#### Information ####

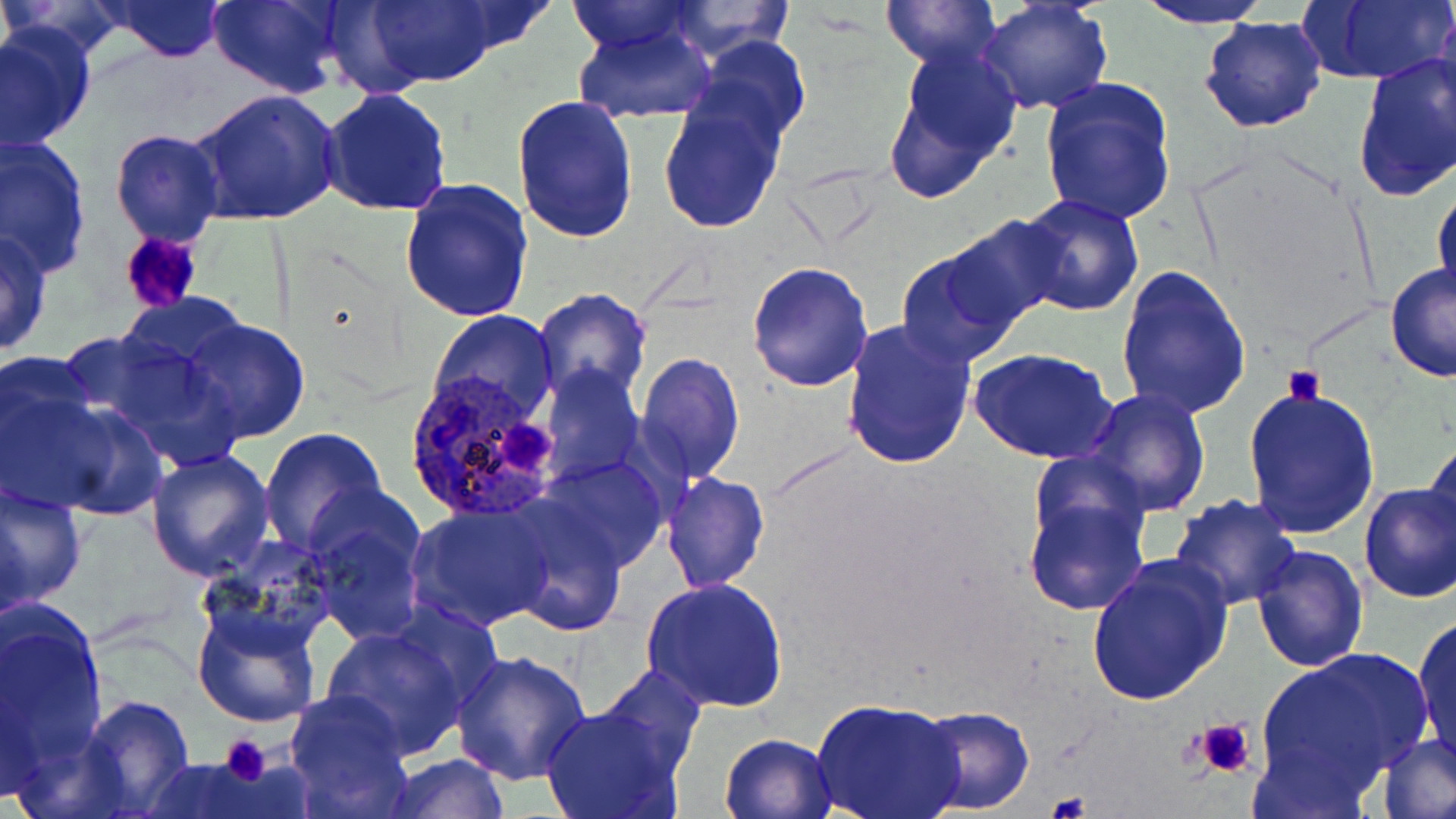

Approximate bounding boxes as (x1, y1, x2, y2) in pixels.
Plasmodium ovale-infected red blood cells: (402, 370, 563, 522).
No Plasmodium falciparum, Plasmodium malariae, Plasmodium vivax, Babesia divergens, or Trypanosoma brucei observed.

Uninfected red blood cell locations: (0, 0, 132, 64), (104, 0, 228, 61), (206, 0, 346, 97), (361, 0, 504, 88), (882, 0, 1000, 71), (1297, 0, 1455, 87), (563, 1, 706, 56), (660, 1, 797, 59), (977, 1, 1113, 115), (1135, 1, 1276, 29), (1434, 6, 1456, 122), (1200, 14, 1326, 133), (572, 22, 718, 124), (0, 24, 95, 154), (689, 34, 812, 151), (885, 44, 1022, 196), (1352, 52, 1456, 202), (1038, 78, 1178, 225), (319, 88, 452, 216), (191, 89, 343, 225), (658, 92, 787, 234), (512, 93, 639, 243), (109, 129, 224, 247), (1, 135, 94, 276), (399, 177, 534, 323), (1432, 184, 1456, 304), (1016, 193, 1143, 316), (941, 214, 1072, 332), (0, 228, 53, 358), (895, 248, 1025, 369), (746, 261, 875, 392), (1384, 264, 1456, 382), (1116, 266, 1251, 421), (531, 287, 653, 408), (116, 291, 252, 386), (430, 309, 557, 428), (839, 318, 977, 470), (181, 319, 310, 443), (79, 331, 252, 472), (971, 348, 1119, 463), (0, 350, 105, 510), (634, 351, 744, 483), (539, 365, 642, 485), (1242, 385, 1381, 540), (18, 387, 168, 523), (1081, 388, 1212, 517), (258, 428, 388, 556), (1422, 437, 1454, 552), (146, 448, 276, 581), (536, 456, 671, 573), (662, 472, 768, 593), (1021, 478, 1152, 617), (0, 480, 87, 612), (1358, 484, 1456, 603), (1168, 493, 1298, 610), (0, 497, 29, 630), (303, 497, 428, 645), (498, 499, 630, 638), (408, 504, 556, 631), (194, 538, 335, 664), (1251, 544, 1369, 672), (1084, 556, 1234, 708), (641, 576, 787, 713), (1, 604, 108, 780), (192, 605, 321, 728), (1411, 613, 1456, 764), (321, 625, 473, 760), (451, 648, 591, 786), (1256, 648, 1433, 795), (595, 665, 707, 776), (0, 674, 44, 809), (286, 692, 415, 818), (79, 695, 196, 818), (811, 697, 965, 819), (913, 704, 1035, 815), (540, 705, 686, 819), (719, 732, 838, 819), (1375, 734, 1456, 819), (384, 753, 510, 817), (139, 758, 272, 818). Platelet locations: (118, 231, 203, 315), (1283, 364, 1324, 405), (499, 421, 558, 479), (1193, 717, 1258, 781), (217, 735, 271, 786), (1047, 791, 1092, 819). Slide-level diagnosis: Plasmodium ovale. Single field of view. May-Grünwald-Giemsa-stained preparation. Image is 1456×819 pixels. Optical microscopy. 1000x magnification. Thin blood smear.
Give the extent of all uninfected red blood cells.
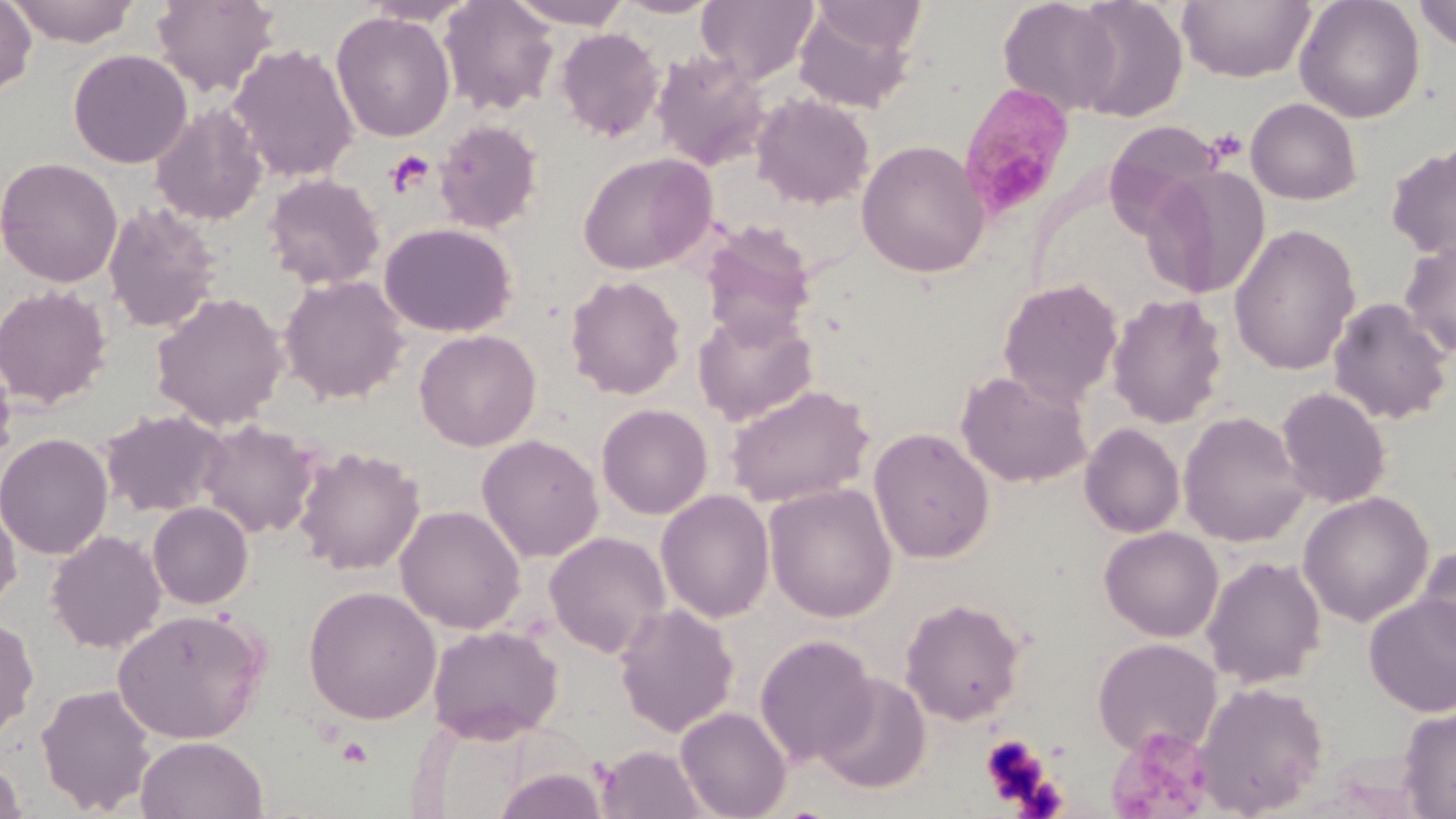

Approximate bounding boxes as (x1, y1, x2, y2) in pixels.
Uninfected red blood cells: (0, 0, 37, 98), (5, 0, 141, 47), (438, 0, 560, 116), (507, 0, 634, 29), (613, 0, 724, 19), (697, 0, 819, 85), (998, 0, 1121, 116), (1069, 0, 1189, 122), (1178, 0, 1316, 83), (1295, 0, 1425, 123), (1414, 0, 1456, 51), (151, 1, 280, 97), (359, 1, 481, 26), (793, 2, 921, 113), (331, 11, 456, 142), (555, 28, 665, 141), (228, 43, 360, 183), (68, 49, 192, 169), (651, 50, 772, 171), (750, 92, 875, 210), (1245, 97, 1362, 205), (149, 103, 268, 225), (433, 119, 545, 234), (1104, 121, 1226, 240), (856, 139, 989, 278), (1386, 144, 1456, 261), (577, 152, 717, 275), (0, 157, 123, 288), (1142, 164, 1269, 300), (262, 172, 386, 291), (103, 203, 222, 335), (698, 222, 816, 346), (379, 223, 518, 337), (1228, 223, 1362, 376), (1399, 237, 1456, 358), (278, 275, 410, 404), (565, 275, 686, 400), (997, 278, 1123, 407), (0, 285, 113, 409), (150, 292, 288, 430), (1107, 293, 1228, 428), (1327, 297, 1454, 425), (693, 307, 818, 426), (414, 329, 541, 451), (0, 347, 18, 471), (956, 369, 1092, 488), (726, 383, 875, 508), (1276, 387, 1391, 508), (596, 403, 713, 520), (99, 408, 229, 517), (1178, 411, 1309, 548), (195, 419, 323, 540), (1080, 423, 1185, 538), (868, 427, 995, 564), (0, 432, 114, 560), (477, 433, 604, 563), (293, 445, 425, 576), (764, 482, 898, 623), (656, 489, 775, 623), (1297, 490, 1434, 627), (0, 493, 21, 617), (147, 501, 254, 609), (395, 505, 526, 634), (1099, 526, 1223, 642), (46, 529, 167, 654), (544, 531, 672, 659), (1415, 544, 1456, 662), (1202, 556, 1326, 689), (303, 585, 441, 724), (1364, 594, 1456, 718), (900, 597, 1026, 726), (613, 602, 739, 737), (112, 608, 268, 744), (0, 614, 39, 741), (427, 624, 564, 744), (754, 634, 878, 767), (1092, 637, 1222, 756), (813, 673, 932, 795), (1193, 679, 1329, 816), (36, 682, 157, 815), (676, 706, 792, 819), (1397, 706, 1456, 818), (135, 734, 268, 819), (595, 745, 710, 819), (0, 755, 29, 819), (491, 766, 610, 819).

Platelet locations: (1205, 126, 1248, 166), (386, 150, 435, 196), (980, 733, 1053, 809), (337, 736, 372, 766). Plasmodium malariae-infected red blood cell locations: (957, 83, 1075, 220). Slide-level diagnosis: Plasmodium malariae. Optical microscopy. One field of a larger specimen. May-Grünwald-Giemsa-stained preparation. Thin blood film. Image is 1456×819 pixels. Captured at 1000x magnification.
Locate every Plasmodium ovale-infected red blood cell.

####

**Task statement**
For the entries shown above, give the number of lines that include the word "ovale", without any other text.

**Response area**
3